Items in a dataset listing:
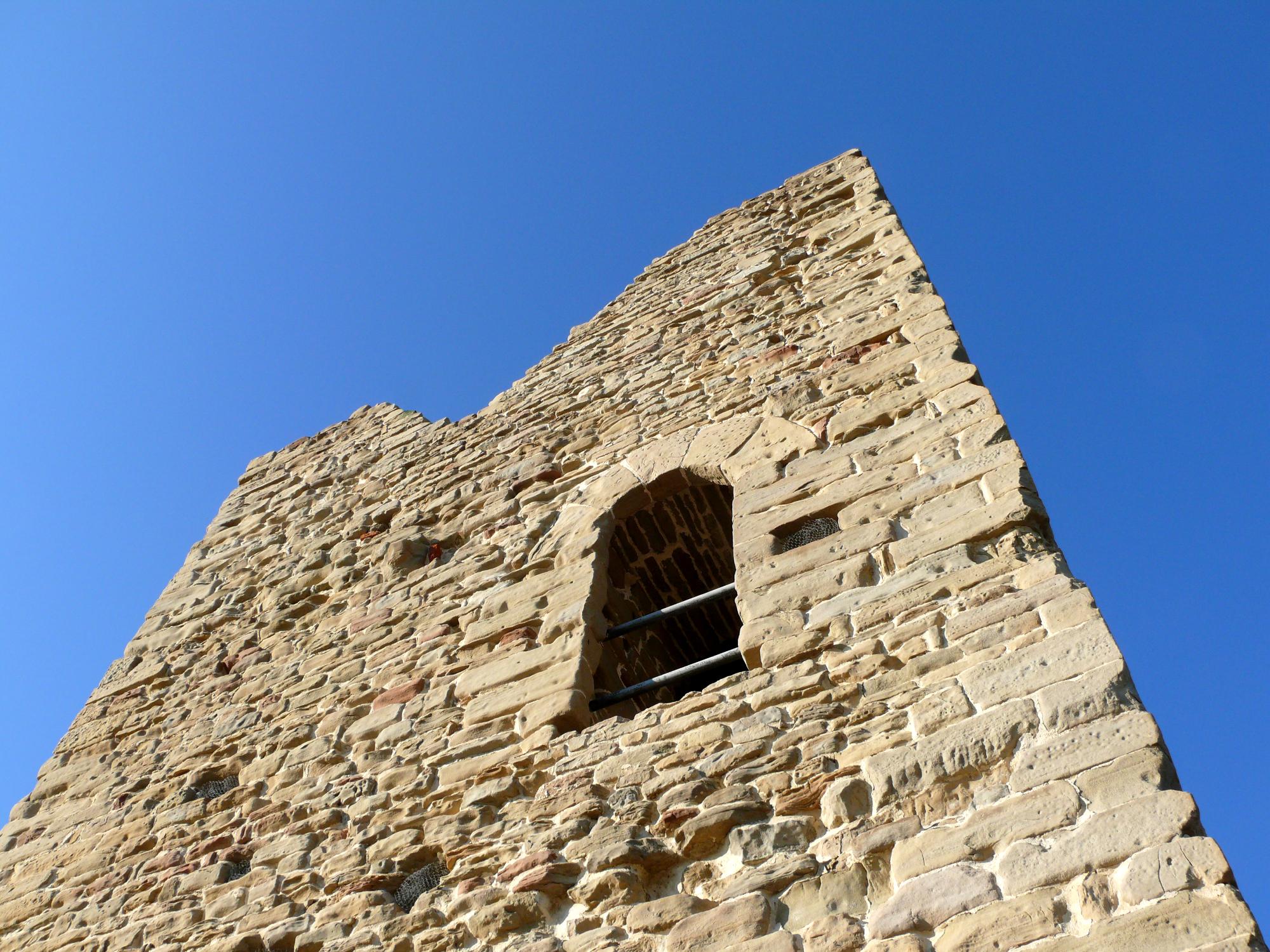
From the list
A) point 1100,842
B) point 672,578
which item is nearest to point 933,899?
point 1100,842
...
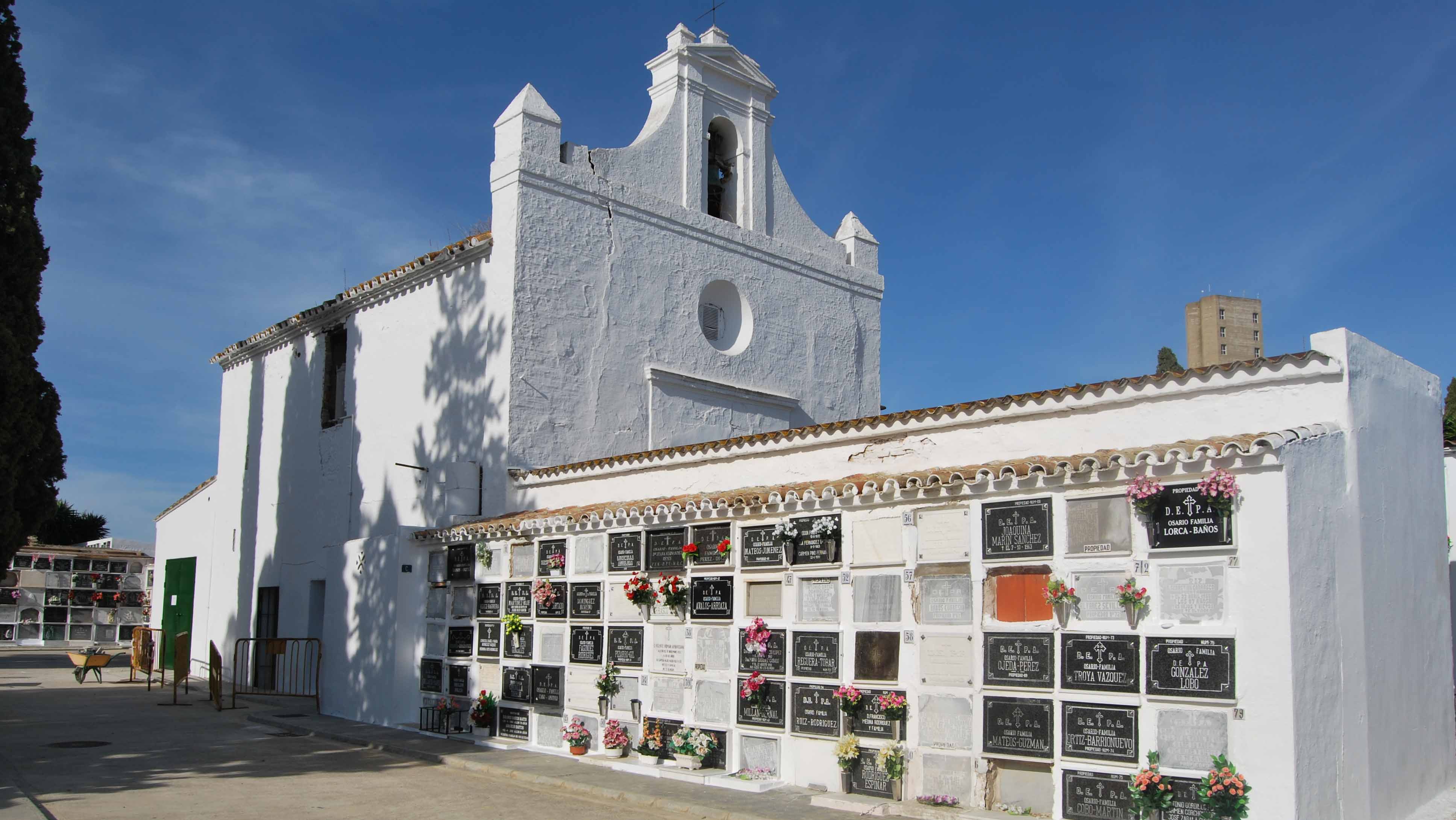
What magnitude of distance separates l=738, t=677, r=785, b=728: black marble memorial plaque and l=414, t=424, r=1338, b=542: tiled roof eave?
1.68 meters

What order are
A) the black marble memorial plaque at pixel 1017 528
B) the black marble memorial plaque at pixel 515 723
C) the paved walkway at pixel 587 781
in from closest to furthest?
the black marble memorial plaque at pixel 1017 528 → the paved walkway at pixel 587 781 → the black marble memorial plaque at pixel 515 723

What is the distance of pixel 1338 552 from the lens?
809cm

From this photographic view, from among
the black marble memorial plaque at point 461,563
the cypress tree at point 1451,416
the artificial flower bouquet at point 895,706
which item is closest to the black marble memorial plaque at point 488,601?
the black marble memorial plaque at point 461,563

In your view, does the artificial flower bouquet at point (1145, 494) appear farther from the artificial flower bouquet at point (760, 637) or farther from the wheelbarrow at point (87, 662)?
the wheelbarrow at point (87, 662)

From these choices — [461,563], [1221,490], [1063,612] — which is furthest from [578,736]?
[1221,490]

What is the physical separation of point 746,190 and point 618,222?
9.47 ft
...
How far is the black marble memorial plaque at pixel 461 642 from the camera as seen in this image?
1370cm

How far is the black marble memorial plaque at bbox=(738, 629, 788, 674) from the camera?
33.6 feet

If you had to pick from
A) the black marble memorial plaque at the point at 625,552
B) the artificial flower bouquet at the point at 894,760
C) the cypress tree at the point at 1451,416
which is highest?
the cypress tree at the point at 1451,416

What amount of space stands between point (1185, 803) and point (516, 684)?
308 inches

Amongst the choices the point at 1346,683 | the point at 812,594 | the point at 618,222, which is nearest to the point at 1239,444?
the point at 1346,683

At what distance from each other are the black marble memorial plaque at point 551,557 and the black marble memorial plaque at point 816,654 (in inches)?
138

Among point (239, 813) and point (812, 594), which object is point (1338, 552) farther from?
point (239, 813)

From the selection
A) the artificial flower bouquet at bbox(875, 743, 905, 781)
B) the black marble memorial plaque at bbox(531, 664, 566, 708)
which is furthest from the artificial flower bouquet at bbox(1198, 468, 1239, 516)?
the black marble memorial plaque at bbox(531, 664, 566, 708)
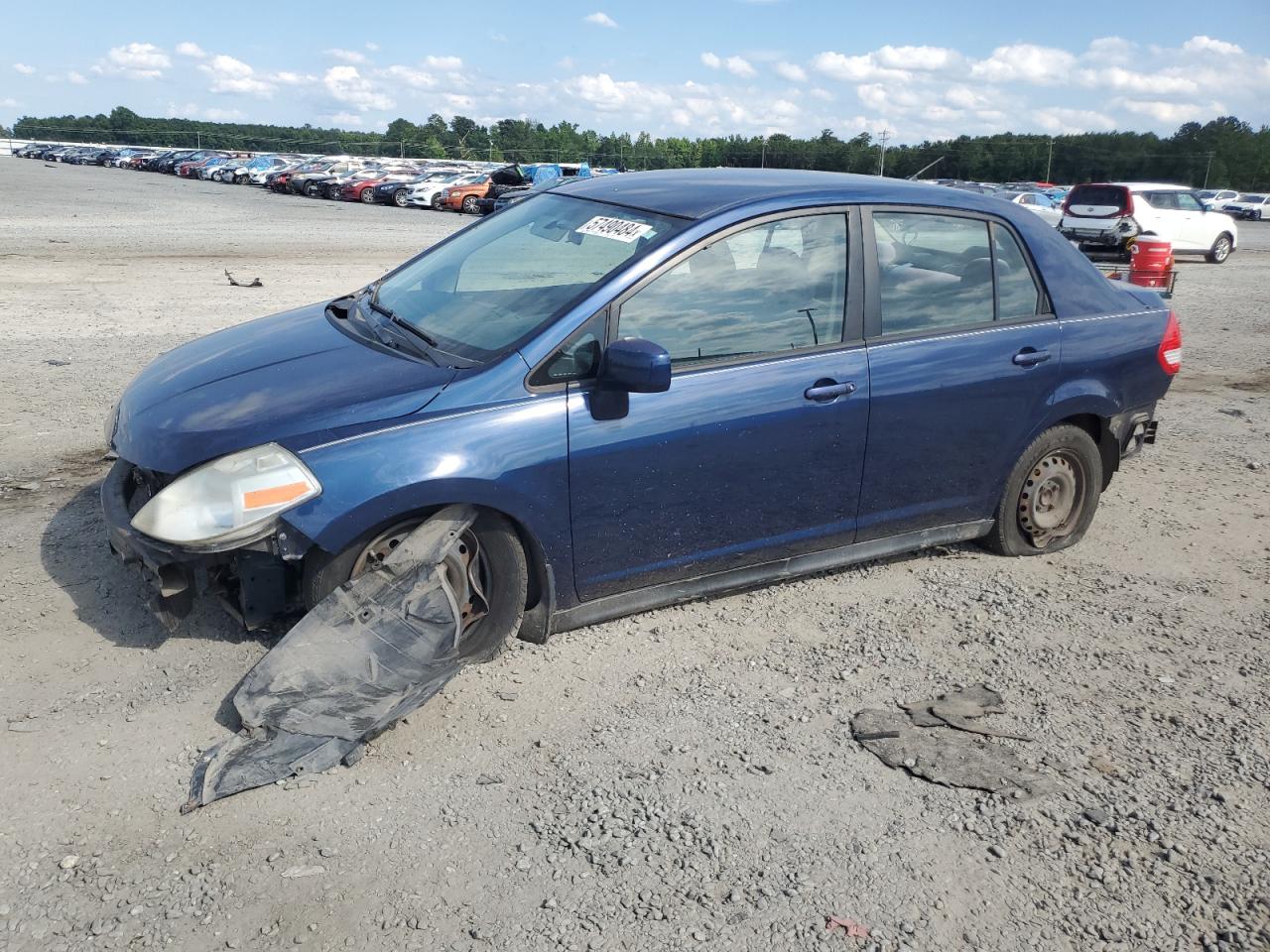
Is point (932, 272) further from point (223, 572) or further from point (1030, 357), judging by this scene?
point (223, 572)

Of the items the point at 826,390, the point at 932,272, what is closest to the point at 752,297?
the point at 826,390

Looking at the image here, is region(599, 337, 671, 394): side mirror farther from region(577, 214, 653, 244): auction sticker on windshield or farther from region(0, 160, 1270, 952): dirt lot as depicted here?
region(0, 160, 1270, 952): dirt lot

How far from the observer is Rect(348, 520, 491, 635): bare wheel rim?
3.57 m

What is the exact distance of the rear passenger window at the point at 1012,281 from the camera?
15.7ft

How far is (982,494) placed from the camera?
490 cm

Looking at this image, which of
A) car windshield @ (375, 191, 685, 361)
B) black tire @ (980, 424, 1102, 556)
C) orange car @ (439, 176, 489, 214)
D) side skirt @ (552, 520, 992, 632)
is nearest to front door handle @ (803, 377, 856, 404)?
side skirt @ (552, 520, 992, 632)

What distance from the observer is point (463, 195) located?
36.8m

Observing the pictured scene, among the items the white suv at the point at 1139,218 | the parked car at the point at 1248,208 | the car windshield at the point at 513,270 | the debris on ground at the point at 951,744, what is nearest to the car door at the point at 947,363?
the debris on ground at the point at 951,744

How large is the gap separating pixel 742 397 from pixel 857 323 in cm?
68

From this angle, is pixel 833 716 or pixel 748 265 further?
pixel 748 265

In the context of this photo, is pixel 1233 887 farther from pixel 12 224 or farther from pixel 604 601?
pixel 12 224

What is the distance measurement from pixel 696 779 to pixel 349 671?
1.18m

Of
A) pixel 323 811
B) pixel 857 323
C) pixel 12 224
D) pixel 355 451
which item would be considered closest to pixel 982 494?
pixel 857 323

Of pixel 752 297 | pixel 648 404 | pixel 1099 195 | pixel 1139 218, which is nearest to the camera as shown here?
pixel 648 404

Problem details
Locate every line in the listing above that contains the word "debris", and copy each of those lines.

Problem solution
Observing the pictured scene, among the items the white suv at the point at 1139,218 | the parked car at the point at 1248,208 | the car windshield at the point at 513,270 | the debris on ground at the point at 951,744, what is nearest to the car door at the point at 947,363?
the debris on ground at the point at 951,744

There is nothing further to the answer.